New Hampshire is full of amazing natural beauty, but somehow, our state is not home to a national park. However, this weekend New Hampshire’s only national park property is having a grand celebration marking the 100th anniversary of the National Parks System.
Saint-Gaudens National Historical Site in Cornish is New Hampshire's only National Parks Property. The sight is the former home and studio of famed 20th-century sculptor Augustus Saint-Gaudens.
Saint-Guadens was a famed sculptor whose statues feature prominently all over the country, including this piece, the Sherman Monument in New York City. His work is also featured in museums, including the Metropolitan Museum of Art. Because the Cornish property served as his studio and inspiration, the historical site is dedicated to the arts. Casts of many of Saint-Gaudens' famous works dot the property, amid immaculately landscaped grounds.

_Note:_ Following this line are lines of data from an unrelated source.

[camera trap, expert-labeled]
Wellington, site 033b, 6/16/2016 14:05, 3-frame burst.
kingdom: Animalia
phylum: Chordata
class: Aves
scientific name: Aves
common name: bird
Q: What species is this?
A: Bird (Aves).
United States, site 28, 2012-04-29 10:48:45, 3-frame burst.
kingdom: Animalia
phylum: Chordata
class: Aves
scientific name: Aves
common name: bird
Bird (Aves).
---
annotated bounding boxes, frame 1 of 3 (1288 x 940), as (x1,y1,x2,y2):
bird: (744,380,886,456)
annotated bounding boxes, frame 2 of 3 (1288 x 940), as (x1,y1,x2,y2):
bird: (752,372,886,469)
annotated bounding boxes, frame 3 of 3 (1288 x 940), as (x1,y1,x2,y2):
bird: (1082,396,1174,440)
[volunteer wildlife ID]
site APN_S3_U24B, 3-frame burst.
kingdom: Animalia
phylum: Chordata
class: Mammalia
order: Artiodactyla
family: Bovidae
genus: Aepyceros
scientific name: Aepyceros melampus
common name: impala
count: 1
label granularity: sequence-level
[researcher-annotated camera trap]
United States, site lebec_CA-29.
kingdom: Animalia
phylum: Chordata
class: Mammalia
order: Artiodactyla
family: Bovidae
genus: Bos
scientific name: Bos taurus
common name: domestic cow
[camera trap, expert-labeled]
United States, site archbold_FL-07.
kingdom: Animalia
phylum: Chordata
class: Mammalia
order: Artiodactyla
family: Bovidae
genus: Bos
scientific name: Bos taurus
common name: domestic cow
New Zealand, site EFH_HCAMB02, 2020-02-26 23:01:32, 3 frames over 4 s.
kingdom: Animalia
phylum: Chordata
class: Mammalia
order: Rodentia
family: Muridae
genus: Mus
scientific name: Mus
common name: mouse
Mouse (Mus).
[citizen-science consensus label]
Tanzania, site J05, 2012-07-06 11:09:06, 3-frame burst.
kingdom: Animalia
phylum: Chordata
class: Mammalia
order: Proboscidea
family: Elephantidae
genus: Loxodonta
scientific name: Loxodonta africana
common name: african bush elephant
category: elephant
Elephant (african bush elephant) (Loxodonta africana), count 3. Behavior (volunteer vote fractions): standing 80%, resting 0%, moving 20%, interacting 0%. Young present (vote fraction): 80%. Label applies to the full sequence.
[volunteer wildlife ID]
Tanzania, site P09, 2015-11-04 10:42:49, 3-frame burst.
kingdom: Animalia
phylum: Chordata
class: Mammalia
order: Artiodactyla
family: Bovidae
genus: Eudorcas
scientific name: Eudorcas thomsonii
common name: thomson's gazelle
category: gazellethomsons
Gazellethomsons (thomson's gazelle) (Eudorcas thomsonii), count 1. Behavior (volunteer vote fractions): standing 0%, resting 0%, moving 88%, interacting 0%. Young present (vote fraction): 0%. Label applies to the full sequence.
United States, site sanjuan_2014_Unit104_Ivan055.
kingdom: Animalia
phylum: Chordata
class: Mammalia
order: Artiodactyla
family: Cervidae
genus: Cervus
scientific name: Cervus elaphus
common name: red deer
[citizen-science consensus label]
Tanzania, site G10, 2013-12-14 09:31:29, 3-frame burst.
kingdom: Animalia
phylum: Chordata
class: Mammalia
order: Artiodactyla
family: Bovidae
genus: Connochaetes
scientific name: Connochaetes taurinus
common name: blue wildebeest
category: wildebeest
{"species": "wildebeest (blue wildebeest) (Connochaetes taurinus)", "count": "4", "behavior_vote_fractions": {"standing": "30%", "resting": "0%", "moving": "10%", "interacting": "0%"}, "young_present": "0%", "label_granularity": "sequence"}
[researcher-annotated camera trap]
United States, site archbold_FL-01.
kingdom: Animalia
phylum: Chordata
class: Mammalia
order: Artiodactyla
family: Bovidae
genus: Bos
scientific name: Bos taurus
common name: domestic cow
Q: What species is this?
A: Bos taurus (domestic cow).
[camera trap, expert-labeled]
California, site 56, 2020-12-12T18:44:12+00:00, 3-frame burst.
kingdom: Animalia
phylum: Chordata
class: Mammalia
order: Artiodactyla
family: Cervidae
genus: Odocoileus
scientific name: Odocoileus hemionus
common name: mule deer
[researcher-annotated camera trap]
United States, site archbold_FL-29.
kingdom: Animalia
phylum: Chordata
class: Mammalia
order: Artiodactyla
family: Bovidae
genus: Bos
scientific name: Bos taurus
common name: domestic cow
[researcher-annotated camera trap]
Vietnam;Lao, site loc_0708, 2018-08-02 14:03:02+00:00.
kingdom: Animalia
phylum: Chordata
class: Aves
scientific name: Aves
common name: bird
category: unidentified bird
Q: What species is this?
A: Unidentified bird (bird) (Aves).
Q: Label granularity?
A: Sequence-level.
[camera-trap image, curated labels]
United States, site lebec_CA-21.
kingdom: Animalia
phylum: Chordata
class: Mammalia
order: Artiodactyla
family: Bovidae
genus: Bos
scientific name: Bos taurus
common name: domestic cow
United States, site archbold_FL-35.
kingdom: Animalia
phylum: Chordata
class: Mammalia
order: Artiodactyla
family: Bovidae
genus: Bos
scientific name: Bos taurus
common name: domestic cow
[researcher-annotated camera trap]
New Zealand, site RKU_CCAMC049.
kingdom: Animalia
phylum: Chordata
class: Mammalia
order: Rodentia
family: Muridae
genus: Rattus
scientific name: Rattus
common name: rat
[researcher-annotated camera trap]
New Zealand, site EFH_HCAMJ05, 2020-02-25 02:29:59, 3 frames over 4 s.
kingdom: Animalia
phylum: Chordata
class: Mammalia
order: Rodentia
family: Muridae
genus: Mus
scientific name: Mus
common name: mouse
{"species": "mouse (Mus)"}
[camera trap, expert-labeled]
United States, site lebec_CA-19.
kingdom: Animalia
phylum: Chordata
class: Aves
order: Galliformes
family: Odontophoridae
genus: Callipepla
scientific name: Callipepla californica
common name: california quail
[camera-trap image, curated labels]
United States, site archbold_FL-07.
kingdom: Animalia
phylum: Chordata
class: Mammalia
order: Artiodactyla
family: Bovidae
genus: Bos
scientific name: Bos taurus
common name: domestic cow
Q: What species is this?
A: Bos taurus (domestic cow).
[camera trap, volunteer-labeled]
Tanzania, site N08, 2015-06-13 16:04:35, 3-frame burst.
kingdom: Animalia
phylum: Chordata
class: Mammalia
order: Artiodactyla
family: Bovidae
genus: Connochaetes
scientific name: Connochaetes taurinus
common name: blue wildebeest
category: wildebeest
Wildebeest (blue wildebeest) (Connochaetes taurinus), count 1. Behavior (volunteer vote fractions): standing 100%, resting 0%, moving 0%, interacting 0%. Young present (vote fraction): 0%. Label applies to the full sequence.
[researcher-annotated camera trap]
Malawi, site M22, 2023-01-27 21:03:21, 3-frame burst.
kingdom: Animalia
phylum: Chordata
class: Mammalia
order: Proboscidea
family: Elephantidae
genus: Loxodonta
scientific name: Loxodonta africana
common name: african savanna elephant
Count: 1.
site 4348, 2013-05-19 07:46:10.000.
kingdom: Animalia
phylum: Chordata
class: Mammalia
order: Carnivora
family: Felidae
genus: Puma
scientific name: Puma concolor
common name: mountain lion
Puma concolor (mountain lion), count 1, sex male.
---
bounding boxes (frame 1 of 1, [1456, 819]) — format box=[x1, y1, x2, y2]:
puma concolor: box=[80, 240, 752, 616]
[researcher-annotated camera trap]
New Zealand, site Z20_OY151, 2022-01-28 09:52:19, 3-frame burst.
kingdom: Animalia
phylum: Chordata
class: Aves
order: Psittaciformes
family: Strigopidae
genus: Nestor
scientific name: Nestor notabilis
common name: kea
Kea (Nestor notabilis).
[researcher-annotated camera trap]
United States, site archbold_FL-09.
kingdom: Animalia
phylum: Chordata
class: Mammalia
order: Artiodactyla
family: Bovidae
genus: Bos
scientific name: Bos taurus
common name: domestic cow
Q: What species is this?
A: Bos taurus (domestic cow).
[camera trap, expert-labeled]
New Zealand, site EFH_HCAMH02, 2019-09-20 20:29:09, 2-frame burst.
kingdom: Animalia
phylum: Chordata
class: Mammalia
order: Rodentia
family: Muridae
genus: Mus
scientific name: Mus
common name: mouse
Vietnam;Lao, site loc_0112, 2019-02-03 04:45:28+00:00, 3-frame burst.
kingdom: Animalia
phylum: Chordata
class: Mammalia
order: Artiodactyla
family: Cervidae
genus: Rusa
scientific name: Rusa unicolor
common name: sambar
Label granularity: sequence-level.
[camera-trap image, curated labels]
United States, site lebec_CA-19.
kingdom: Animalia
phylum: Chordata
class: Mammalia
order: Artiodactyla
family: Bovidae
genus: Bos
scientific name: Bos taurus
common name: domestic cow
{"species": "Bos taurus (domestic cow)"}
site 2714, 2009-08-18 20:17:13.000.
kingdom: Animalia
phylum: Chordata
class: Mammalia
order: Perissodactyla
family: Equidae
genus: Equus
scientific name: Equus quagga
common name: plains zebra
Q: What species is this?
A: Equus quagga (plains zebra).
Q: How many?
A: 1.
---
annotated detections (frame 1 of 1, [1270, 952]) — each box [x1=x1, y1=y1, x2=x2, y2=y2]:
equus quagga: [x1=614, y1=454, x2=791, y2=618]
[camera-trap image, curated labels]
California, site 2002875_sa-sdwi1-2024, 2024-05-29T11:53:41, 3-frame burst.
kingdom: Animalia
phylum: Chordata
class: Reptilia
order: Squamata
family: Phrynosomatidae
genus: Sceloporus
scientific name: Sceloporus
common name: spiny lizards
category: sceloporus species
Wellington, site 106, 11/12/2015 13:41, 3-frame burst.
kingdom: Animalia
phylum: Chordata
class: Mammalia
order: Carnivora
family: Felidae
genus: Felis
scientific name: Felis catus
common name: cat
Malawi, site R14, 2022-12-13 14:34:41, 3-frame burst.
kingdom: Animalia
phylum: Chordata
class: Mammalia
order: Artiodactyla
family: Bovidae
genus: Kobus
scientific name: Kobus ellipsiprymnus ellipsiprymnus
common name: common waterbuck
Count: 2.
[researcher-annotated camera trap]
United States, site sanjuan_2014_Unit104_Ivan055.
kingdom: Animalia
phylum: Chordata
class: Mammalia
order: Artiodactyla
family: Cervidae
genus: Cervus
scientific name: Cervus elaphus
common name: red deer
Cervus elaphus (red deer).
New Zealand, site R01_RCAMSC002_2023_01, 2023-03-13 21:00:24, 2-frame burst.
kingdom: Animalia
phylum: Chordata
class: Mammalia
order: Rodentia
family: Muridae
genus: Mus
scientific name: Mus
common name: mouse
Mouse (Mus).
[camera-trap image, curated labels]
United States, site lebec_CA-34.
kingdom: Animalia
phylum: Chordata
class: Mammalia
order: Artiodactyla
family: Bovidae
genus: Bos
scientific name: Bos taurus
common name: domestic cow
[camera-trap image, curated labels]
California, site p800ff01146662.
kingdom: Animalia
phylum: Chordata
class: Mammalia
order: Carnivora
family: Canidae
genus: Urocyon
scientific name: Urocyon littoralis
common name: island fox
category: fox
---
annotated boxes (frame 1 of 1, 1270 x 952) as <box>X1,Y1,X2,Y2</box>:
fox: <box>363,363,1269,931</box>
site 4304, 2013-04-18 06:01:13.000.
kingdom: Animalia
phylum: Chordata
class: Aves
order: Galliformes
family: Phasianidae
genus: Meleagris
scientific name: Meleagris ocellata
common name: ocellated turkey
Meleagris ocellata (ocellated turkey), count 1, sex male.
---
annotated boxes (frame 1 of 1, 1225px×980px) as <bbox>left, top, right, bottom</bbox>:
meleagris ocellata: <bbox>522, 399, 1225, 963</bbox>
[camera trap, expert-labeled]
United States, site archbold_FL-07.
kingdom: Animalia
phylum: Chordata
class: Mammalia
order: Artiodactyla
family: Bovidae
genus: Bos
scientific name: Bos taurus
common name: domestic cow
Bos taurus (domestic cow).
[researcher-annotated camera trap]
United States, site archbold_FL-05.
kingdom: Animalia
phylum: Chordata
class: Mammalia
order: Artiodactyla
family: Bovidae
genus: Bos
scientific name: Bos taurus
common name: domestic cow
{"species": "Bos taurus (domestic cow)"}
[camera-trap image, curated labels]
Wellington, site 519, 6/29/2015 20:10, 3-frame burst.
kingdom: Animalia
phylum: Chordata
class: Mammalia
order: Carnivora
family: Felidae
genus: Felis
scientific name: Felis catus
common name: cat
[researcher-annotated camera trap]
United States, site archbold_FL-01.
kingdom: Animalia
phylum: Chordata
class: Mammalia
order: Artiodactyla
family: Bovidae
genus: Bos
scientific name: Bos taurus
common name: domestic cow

Pan the Piper plays the flute for visitors walking through the gardens.
This eerie statue is hidden between hedges on the property.
The architecture and landscaping on the property are works of art in and of themselves.
The property is set near the Connecticut River. Nearby Mount Ascutney in Vermont provides a dramatic view from the home and studio.
Visitors can enjoy the view from the porch of Saint-Gauden's grand manor house.
Sit beneath the grapevines that wrap around the studio...
Or stroll along the beautifully maintained paths.
Paths that go into the surrounding woods offer visitors a taste of the New Hampshire wilderness.
This weekend, there will be a concert from 2-4 p.m. on Sunday, and admission (normally $7) will be waived to celebrate the National Parks Service Centennial.
Saint-Gaudens was just one of many artists who worked in Cornish at the turn of the century. When you're done enjoying the National Historical Site, be sure to drive around the town to see beautiful examples of other turn-of-the-century architecture.
If you’re free this weekend, consider heading to this unique New Hampshire attraction.